In a quarter-final that was closer than the emphatic final scoreline suggests, Mesut Ozil gave Arsenal an early lead but Romelu Lukaku tapped in from almost on the goalline to equalise for Everton before half-time.
Arsenal finally exerted their superiority through Mikel Arteta’s twice-taken penalty after 67 minutes following Gareth Barry’s injudicious challenge on Alex Oxlade-Chamberlain.
Substitute Olivier Giroud then struck twice in the last 10 minutes to give the hosts a winning margin that was harsh on Everton, who were in the game for so long – but there can be no question Arsenal deserved to win.
It was a vital win, too, as the FA Cup emerges as the Gunners’ best hope of claiming their first silverware since winning this tournament in 2005.
The manner of the victory also provides the perfect platform for the arduous Champions League task awaiting them on Tuesday as they try to overturn a 2-0 deficit in the second leg of their last-16 tie against Bayern Munich in the Allianz Arena.
For Everton manager Roberto Martinez, there is to be no place in history as the first manager to retain the FA Cup at different clubs and he must now concentrate on claiming a place in Europe via the Premier League.
Martinez maintained his FA Cup policy of playing second-choice goalkeeper Joel Robles – who won this trophy with him at Wigan last season – ahead of the established Tim Howard.
And the young Spaniard had a desperately uncertain first half, mixing good stops from Yaya Sanogo, Thomas Vermaelen and Oxlade-Chamberlain with a stubborn – not to mention very hazardous -determination to punch everything, including one anxious moment when he turned Bacary Sagna’s cross on to the bar.
But Robles was blameless as Arsenal took the lead after only seven minutes. James McCarthy was unlucky to slip in pursuit of Santi Cazorla, whose pass was steered home from the angle in composed fashion by Ozil.
Arsene Wenger’s men had gained control of the game but the strong running of Ross Barkley was emerging as the biggest danger to them – a threat realised when Everton drew level as half-time approached.
The England youngster surged deep into home territory and when Kevin Mirallas turned his cross into the six-yard area Lukaku was left with the simplest of touches into an empty net.
The Belgium international had been on the margins of the action but his sheer physical presence forced Vermaelen into a slip that almost saw Everton take the lead just after the break.
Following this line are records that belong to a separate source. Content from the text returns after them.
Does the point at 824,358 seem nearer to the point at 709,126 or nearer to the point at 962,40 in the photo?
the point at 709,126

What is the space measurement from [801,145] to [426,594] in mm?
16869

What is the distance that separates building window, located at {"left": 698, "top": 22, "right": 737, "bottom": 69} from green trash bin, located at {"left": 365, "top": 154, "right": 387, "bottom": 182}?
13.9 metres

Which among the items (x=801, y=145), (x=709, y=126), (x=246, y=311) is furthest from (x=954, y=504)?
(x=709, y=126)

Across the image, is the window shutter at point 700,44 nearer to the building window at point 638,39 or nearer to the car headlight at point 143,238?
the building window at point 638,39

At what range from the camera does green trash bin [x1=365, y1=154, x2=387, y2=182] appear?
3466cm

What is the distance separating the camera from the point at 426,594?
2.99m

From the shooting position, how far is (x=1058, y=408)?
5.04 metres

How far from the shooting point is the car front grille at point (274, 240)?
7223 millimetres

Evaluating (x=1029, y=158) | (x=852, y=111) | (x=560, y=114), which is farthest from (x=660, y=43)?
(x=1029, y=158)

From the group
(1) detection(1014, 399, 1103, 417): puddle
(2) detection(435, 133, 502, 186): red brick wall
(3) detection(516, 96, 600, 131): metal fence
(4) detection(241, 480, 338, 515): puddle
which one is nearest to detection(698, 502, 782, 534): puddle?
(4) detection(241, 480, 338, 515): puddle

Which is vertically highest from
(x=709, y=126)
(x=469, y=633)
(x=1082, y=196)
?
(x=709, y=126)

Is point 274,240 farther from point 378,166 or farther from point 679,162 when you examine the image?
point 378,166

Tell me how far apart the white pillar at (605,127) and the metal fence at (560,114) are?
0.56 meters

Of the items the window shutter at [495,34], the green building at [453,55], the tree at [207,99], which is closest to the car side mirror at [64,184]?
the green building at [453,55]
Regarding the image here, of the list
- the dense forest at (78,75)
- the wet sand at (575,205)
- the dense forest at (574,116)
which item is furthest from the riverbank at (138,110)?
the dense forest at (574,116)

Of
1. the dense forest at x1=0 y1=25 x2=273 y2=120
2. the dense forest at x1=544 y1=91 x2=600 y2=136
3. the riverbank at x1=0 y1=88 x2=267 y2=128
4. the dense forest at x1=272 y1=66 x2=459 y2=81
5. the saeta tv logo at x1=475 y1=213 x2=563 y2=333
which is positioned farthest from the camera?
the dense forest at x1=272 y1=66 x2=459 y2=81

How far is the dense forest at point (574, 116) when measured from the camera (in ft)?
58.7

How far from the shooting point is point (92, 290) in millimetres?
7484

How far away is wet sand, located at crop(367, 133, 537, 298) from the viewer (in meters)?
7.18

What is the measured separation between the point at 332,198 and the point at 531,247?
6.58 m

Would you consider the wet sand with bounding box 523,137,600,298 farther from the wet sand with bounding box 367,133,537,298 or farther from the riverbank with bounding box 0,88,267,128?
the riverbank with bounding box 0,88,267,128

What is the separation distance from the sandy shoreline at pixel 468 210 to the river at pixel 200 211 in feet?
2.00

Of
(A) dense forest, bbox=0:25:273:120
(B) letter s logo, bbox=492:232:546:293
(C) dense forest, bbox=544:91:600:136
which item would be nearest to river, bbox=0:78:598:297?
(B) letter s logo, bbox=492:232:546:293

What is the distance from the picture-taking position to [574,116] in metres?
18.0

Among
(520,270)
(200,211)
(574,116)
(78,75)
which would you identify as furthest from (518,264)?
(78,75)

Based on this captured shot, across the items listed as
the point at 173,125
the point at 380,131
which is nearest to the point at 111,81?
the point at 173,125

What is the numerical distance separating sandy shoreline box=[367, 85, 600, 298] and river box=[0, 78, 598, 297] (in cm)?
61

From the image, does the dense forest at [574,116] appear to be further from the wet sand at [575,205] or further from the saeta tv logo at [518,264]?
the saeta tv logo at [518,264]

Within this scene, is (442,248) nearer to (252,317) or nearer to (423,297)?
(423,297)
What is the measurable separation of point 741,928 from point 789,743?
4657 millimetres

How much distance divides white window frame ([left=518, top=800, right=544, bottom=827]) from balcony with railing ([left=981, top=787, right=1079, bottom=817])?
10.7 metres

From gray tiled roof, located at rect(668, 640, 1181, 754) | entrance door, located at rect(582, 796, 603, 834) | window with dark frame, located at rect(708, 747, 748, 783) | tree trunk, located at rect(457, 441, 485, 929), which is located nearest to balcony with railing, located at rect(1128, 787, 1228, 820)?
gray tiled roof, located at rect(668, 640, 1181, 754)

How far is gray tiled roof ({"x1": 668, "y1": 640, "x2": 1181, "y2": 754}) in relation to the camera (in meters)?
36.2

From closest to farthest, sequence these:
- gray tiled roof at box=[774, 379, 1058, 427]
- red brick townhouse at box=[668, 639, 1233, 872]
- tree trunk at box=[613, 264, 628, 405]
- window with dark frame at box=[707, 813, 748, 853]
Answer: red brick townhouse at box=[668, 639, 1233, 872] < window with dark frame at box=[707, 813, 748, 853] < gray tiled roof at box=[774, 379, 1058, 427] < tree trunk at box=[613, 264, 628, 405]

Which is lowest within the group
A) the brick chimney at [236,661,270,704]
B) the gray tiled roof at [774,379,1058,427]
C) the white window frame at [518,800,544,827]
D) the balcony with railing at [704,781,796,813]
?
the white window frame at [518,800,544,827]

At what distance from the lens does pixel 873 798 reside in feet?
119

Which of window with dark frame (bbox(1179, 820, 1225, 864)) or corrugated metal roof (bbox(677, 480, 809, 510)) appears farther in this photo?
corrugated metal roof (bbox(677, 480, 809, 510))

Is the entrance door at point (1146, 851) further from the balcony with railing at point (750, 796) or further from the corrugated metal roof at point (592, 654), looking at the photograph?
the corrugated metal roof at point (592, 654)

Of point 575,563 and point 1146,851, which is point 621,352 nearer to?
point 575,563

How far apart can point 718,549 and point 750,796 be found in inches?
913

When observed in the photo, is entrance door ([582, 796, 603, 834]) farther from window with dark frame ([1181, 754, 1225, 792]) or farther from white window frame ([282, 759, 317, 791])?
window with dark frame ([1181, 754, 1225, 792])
The Toffees’ giant striker left his countryman grounded before setting up Barkley, who should have hit the target from 12 yards.
Robles was certainly a mixed bag and he produced a fine save from Cazorla, diving low to his left to turn his shot around the post.
Arsenal were back in front when Barry somewhat needlessly upended Oxlade-Chamberlain in the area. Arteta beat Robles from the spot with his first attempt, only for referee Mark Clattenburg to order a retake as Giroud had encroached. But there was no reprieve for Everton as Arteta kept his cool to beat Robles expertly again.
Barkley was again the threat for Everton with 15 minutes left when he swept an effort inches wide of the far post with Lukasz Fabianski beaten.
Arsenal gave the scoreline a comprehensive look as Giroud struck twice in the closing minutes, almost stooping to his knees to turn in Sagna’s cross after 83 minutes then adding his second two minutes later after being played in by Ozil.